Favorite non-human bits of fill: the rude MAKE ME crossing the conciliatory I'M GOOD; HONEYSUCKLE, clued as [Woodbine or twinberry], which gave me no help at all other than that it was a plant (the Wikipedia entry includes this trivia factoid: "During Victorian times, teenage girls were forbidden to bring honeysuckle home because it was thought to induce erotic dreams." Which reminds me—this blog got a couple hits via Google-type searches for anais nun!); REUNITED and it feels so good (who doesn't like random evocations of the Peaches and Herb hit song from the early '80s?); IHOPS several columns to the left of DELISH (I cannot explain why [Finger-lickin' good] initially prompted me to enter GREASY); and that 2x2 square of O's in the lower right corner of the grid.

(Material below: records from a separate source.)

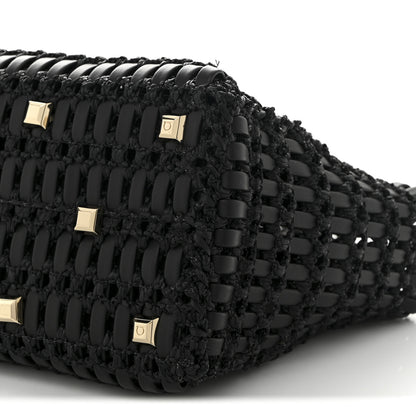 Salvatore Ferragamo Raffia Calfskin The Studio Box Tote Black 11 of 12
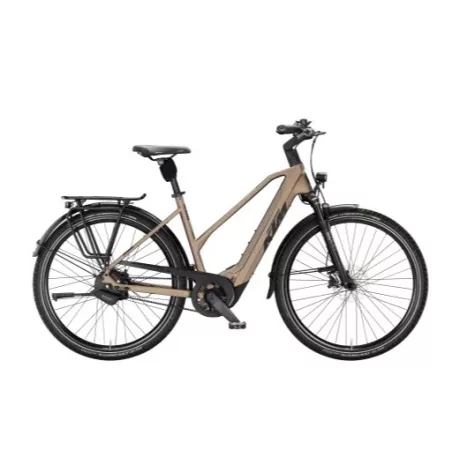 KTM Macina City 810 Belt Olive Pearl Blk+Orange női city e-bike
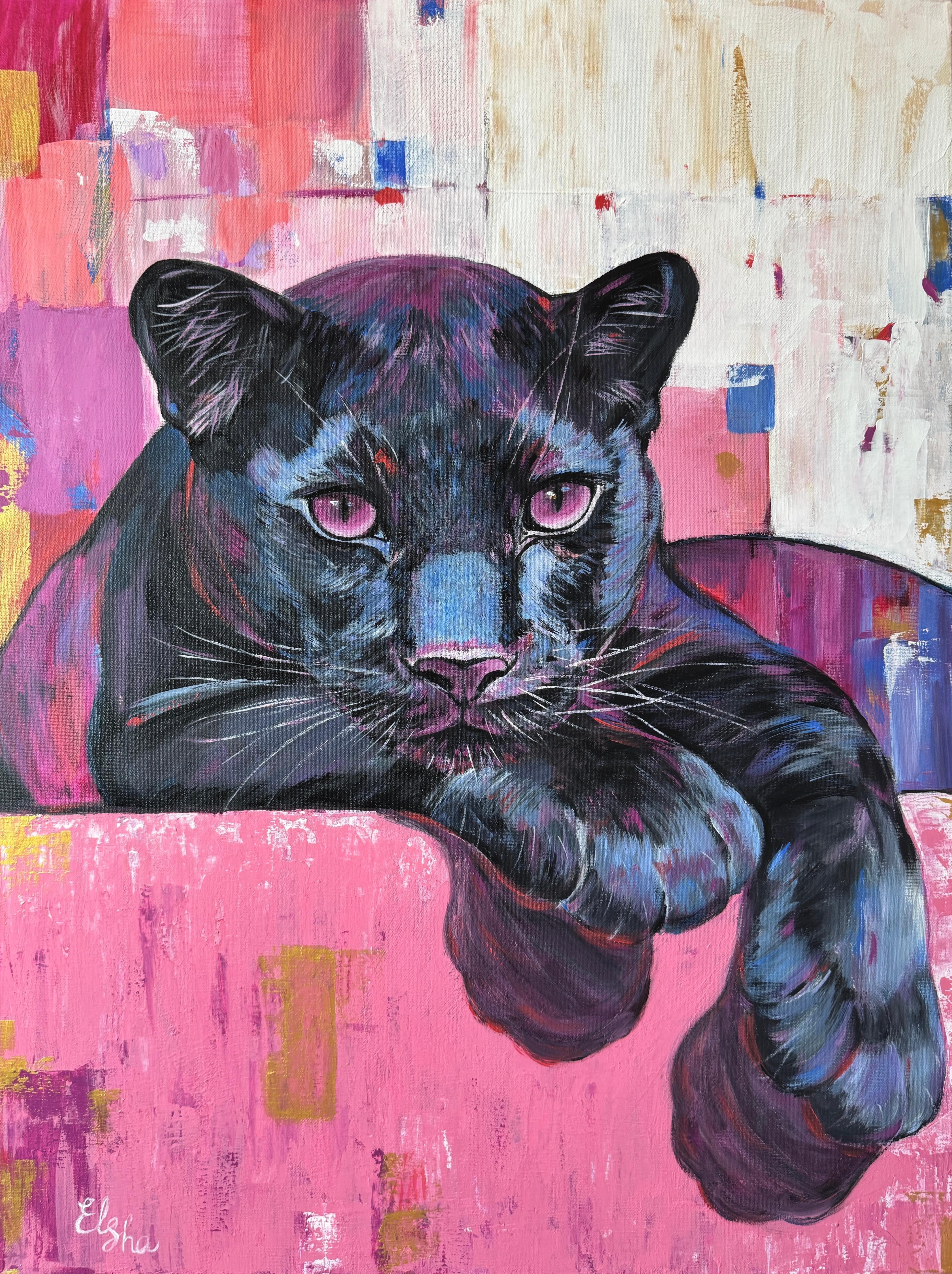 Elena Ushanova Animal Painting – Panther in Rosa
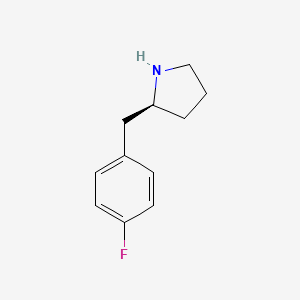 molecular formula C11H14FN B13313273 (2S)-2-[(4-fluorophenyl)methyl]pyrrolidine 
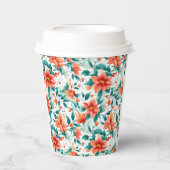 Lebendiges oranges Blumenmuster - Eleganter Tee Pappbecher (Vorderseite)
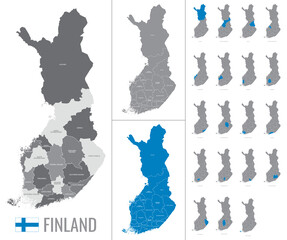 Wall Mural - Detailed vector map of Finland regions with flag on white background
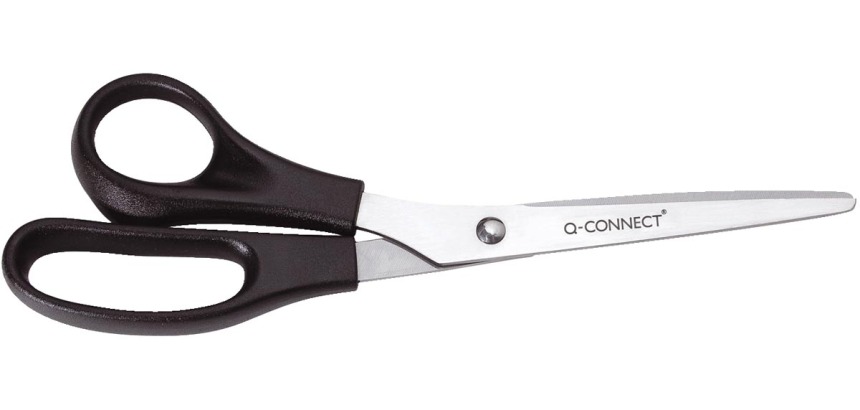 Q-CONNECT ciseaux Lefty, ft 21 cm, gauche, bouts rond, inox, noir, blister de 1 pièce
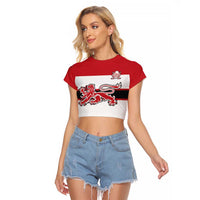 Custom Denmark Ice Hockey 2026 Raglan Cropped T Shirt Fight for Glory White Jersey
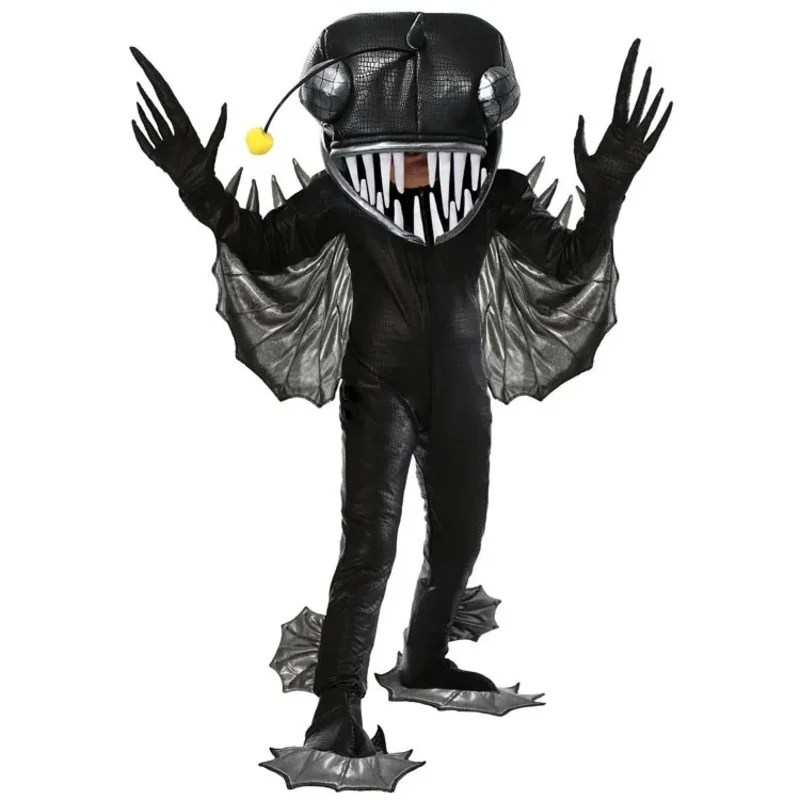 Qq28Halloween monstro peixe Adulto crianças pai-filho roupa animais do mar profundo ângulo cosplay traje escola realizar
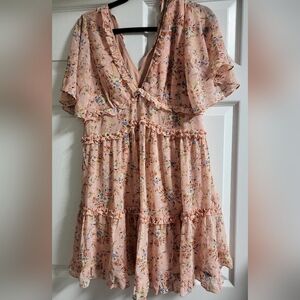 Blue B - Floral Peach Rayon Ruffle Tier Dress - Size S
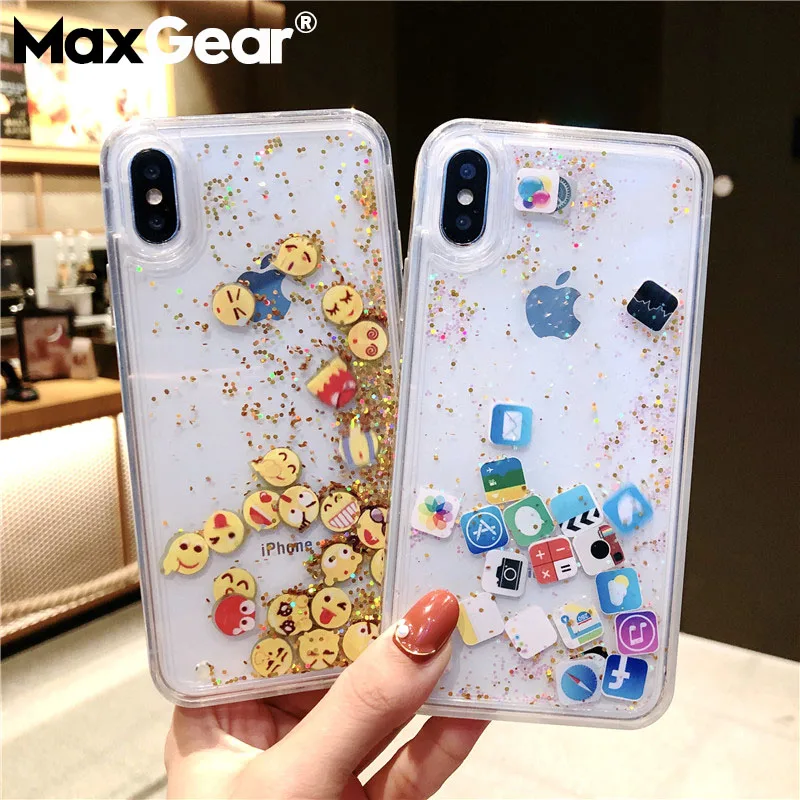 

Cute Glitter Liquid Quicksand Phone Case For iPhone X 8 7 6 6S Plus Mobile Dynamic Icons Back Case For iPhone X XS XR XS Max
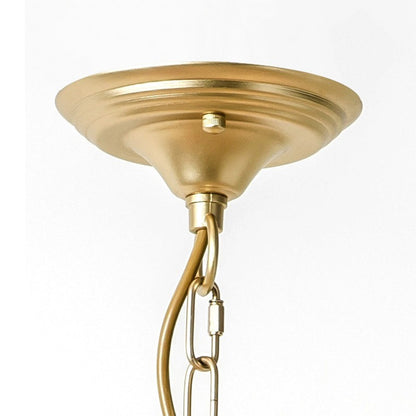 Lampadario a rami con cascata di cristalli e struttura in oro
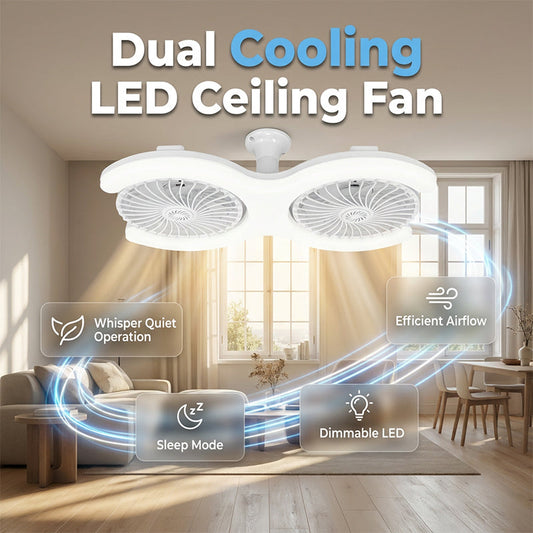 🌀 60% OFF NOW! 💡 Double-Head LED Ceiling Fan with Light – 3 speeds & remote control – 2 independent heads, perfect for large rooms – sleek and quiet ✨🏠
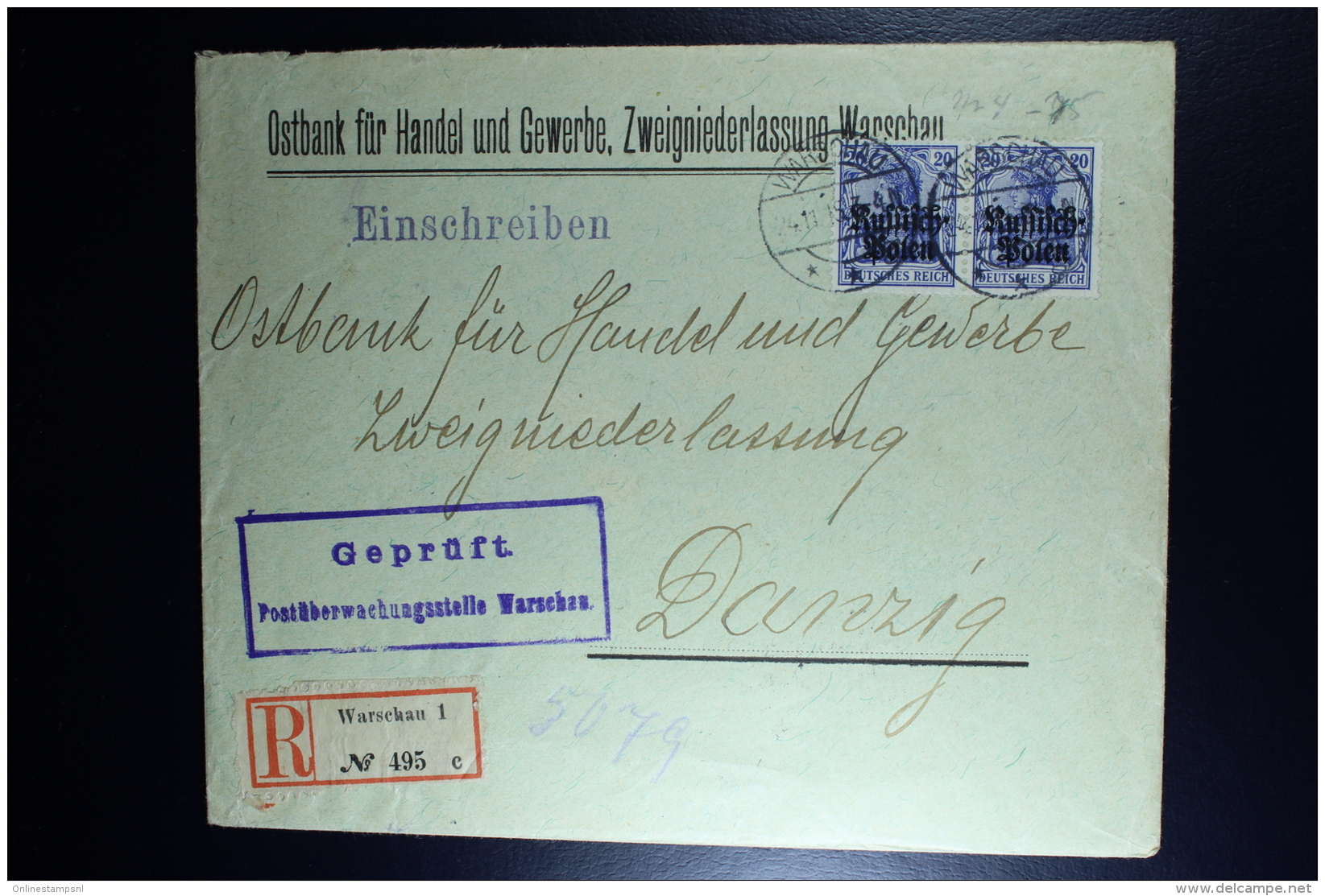 German Registered Cover 1915 Warschau To Danzig  Censor Cancel Warschau. Pair Mi Nr 4 - Besetzungen 1914-18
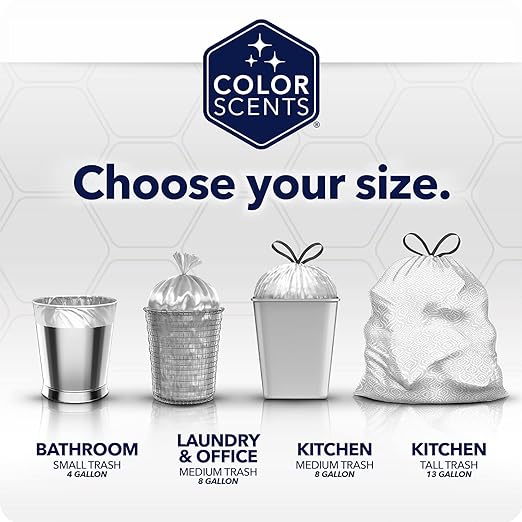 Color Scents Medium Trash Bags - 8 Gallon, 45 Bags (1 Pack of 45 Bags) Twist Tie - Blue in Fresh Air Scent with Microban
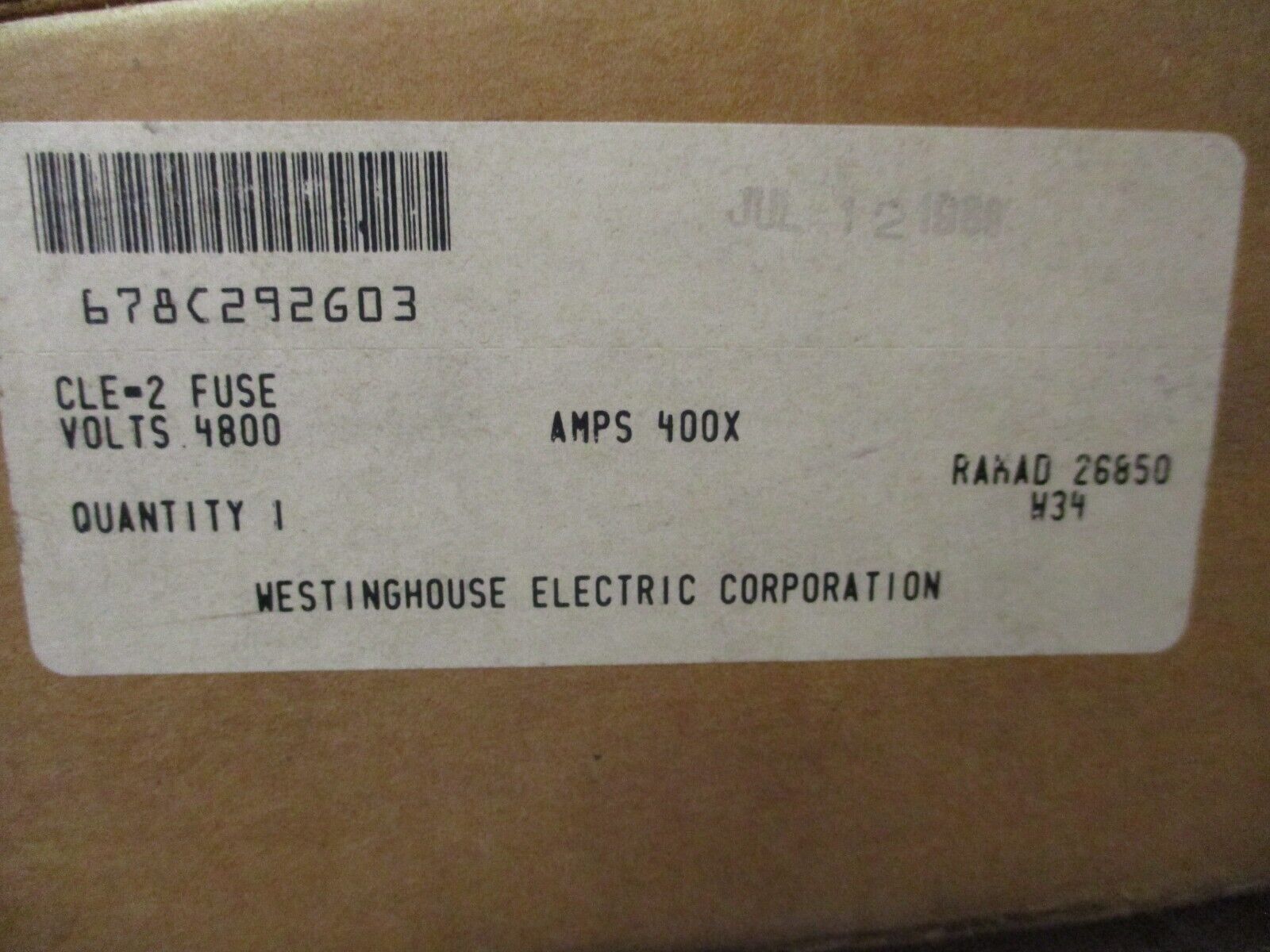 Westinghouse CLE-2 Fuse 678C292G03 400x 4.8kV New Surplus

The clues that stand out: [What some bars provide] for ENERGY (anyone who claims that energy bars taste good is probably lying or deeply confused); [Place for a flock] for NAVE (I was thinking sheep and COTE); [They make charts] for HITS (that GREASY mistake made that YITS, which gave me pause); [Start to date?] for ANTE (as in antedate); [What a lot may have a lot of] for USED CARS; [Freeboot] for MARAUD ("freebooter" comes to us from the Dutch); [Like the Danish language] for GERMANIC (Dutch and English are also in the Germanic family of languages); [Etymologist's concern] for ROOT, speaking of etymologies; and the sort of confusing [Showers of purchases] for STATEMENTS.
The Newsday Saturday Stumper by "Anna Stiga" (anagram of Stan [Newman] again has plenty of lively fill and clues. Nothing overtly funny, but an entertaining crossword all the same.
Yay! Another Karen Tracey puzzle! Karen's also got today's themeless LA Times crossword. A bit of Scrabbly goodness, some interesting clues, some lively phrases in the grid. It's not Karen's best work, in my opinion (some iffy abbreviations), but I still like her style and enjoyed the puzzle.
Randall Hartman's CrosSynergy puzzle, "Corporate America," has a straightforward theme and pretty easy clues.